Brute-force superoptimizer for the MOS 6502 CPU. Given a sequence of instructions, finds the shortest equivalent replacement — proven correct by exhaustive verification over all possible inputs.
Forked from z80-optimizer.
go build -o 6502opt ./cmd/6502opt
go test ./...
# Find optimal replacement for a specific sequence
./6502opt target "TXA : TAX"
# Target: TXA : TAX (2 bytes, 4 cycles)
# Replacement: TXA (-1 bytes, -2 cycles)
# Enumerate all length-2 optimizations
./6502opt enumerate --max-target 2 --workers 8 -v
# STOKE stochastic search for longer sequences
./6502opt stoke --target "PHA : TXA : PLA" --chains 8 --iterations 1000000 -vThe optimizer uses a 3-stage verification pipeline to efficiently search the space of all possible instruction sequences:
- QuickCheck — 8 test vectors, 64-byte fingerprint. Rejects ~99.99% of non-equivalent candidates instantly via fingerprint comparison.
- MidCheck — 32 additional test vectors. Filters survivors before the expensive exhaustive stage.
- ExhaustiveCheck — Sweeps all relevant input combinations (up to 2^24 states). Any candidate that passes is provably equivalent.
For brute-force enumeration, the optimizer generates all possible target sequences of a given length, prunes obviously redundant ones, and searches for shorter replacements. For longer sequences where brute-force is infeasible, STOKE (Stochastic Superoptimization) uses MCMC random walks to explore the search space.
The 6502 is modeled with an 8-byte state:
| Register | Description |
|---|---|
| A | Accumulator |
| X, Y | Index registers |
| P | Processor flags (NV-BDIZC) |
| S | Stack pointer |
| M | Virtual zero-page memory byte |
| S0, S1 | Virtual stack slots (2-deep) |
Flag comparison masks out bits 4 (B) and 5 (unused) — only N, V, D, I, Z, C are ALU-relevant.
58 opcodes, 2,863 concrete instructions:
| Category | Count | Examples |
|---|---|---|
| Register transfers | 6 | TAX, TAY, TXA, TYA, TSX, TXS |
| Inc/Dec registers | 4 | INX, INY, DEX, DEY |
| Shifts on A | 4 | ASL A, LSR A, ROL A, ROR A |
| Flag operations | 7 | CLC, SEC, CLD, SED, CLI, SEI, CLV |
| Stack operations | 4 | PHA, PLA, PHP, PLP |
| NOP | 1 | NOP |
| Immediate (x256) | 11 | LDA #n, ADC #n, CMP #n, ... |
| Zero-page / M | 21 | LDA M, STA M, INC M, BIT M, ... |
Decimal mode (BCD) is deferred — ADC/SBC assume D=0.
| Command | Description |
|---|---|
enumerate |
Brute-force search over all sequences up to --max-target length |
target |
Find optimal replacement for a specific instruction sequence |
stoke |
STOKE stochastic search (MCMC) for longer sequences |
verify-jsonl |
Verify JSONL rule files against CPU ExhaustiveCheck |
export |
Export rules as Go code |
Use --dead-flags to find optimizations where certain flags don't need to be preserved:
# Find optimizations where carry flag is dead
./6502opt enumerate --max-target 2 --dead-flags 0x01
# All flags dead (register-only equivalence)

COLLECTED MATERIAL:
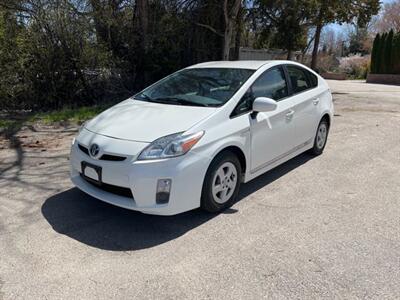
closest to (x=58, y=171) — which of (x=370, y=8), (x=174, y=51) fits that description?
(x=174, y=51)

PROBLEM TO SOLVE: In the 6502 superoptimizer page, which bits are masked out when processor flags are compared?

CORRECT RESPONSE: Bits 4 (B) and 5 (unused).